# Conservatory - cement floor gap/wall - filler?



## packard (Jun 8, 2009)

Ok, this might sound a little OCD' but I think I'm on the correct site 

Currently have a 13 year old conservatory brick wall, UPVC windows / roof to external wall on house (lounge into conservatory). Just lifted the existing carpet in the conservatory to replace with new and found the existing builder had left a small gap between walls and cement base (very small - not rough to get a pencil down)' I had a couple of issues of ants coming in so put a small bead of sanitary clear silicone around in a couple of places a few years back.
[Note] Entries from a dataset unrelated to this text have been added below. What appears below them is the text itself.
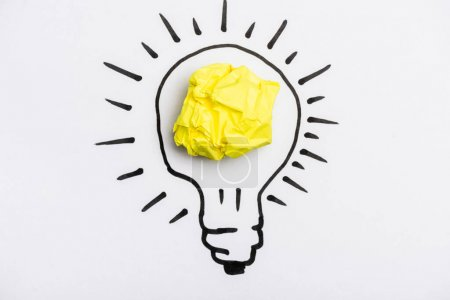 top view of light bulb with crumpled paper on white background
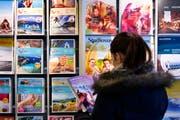 Eine Kundin studiert die Kataloge des Reisebüros Meile AG. Bild: Michel Canonica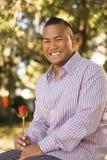 Hombre asiático con Rose Foto de archivo libre de regalías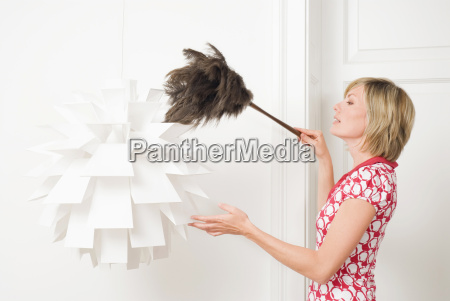 woman dusting a lamp with a
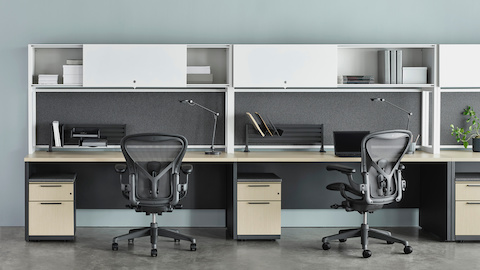 Canvas Metal Desk with white upper storage, grey tackboards, and grey Aeron Chairs. Select to go to the Canvas Metal Desk product page.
Now the whole carpet is up, and before the fitters come in I thought of placing a bead all the way around, with various types of "silicone based" sealants do I go for ... cement base to brick wall with.

Generic anti mould silicone filler? 
Anti crack acrylic?
Frame sealant ?
All weather sealant?
Rubber nemesis decorators caulk based?

Or simply not bother ? (It does have other air vents in the conservatory)

Thanks in adavance


----------



## Cookies (Dec 10, 2008)

Hi Packard.

For most things around the house, I now use tec7. Absolutely fantastic stuff. Have a look at the website.

http://tec7.ie/product/tec7-sealant/

Cheers.

Cooks


----------



## wish wash (Aug 25, 2011)

It's there for expansion and contraction.


----------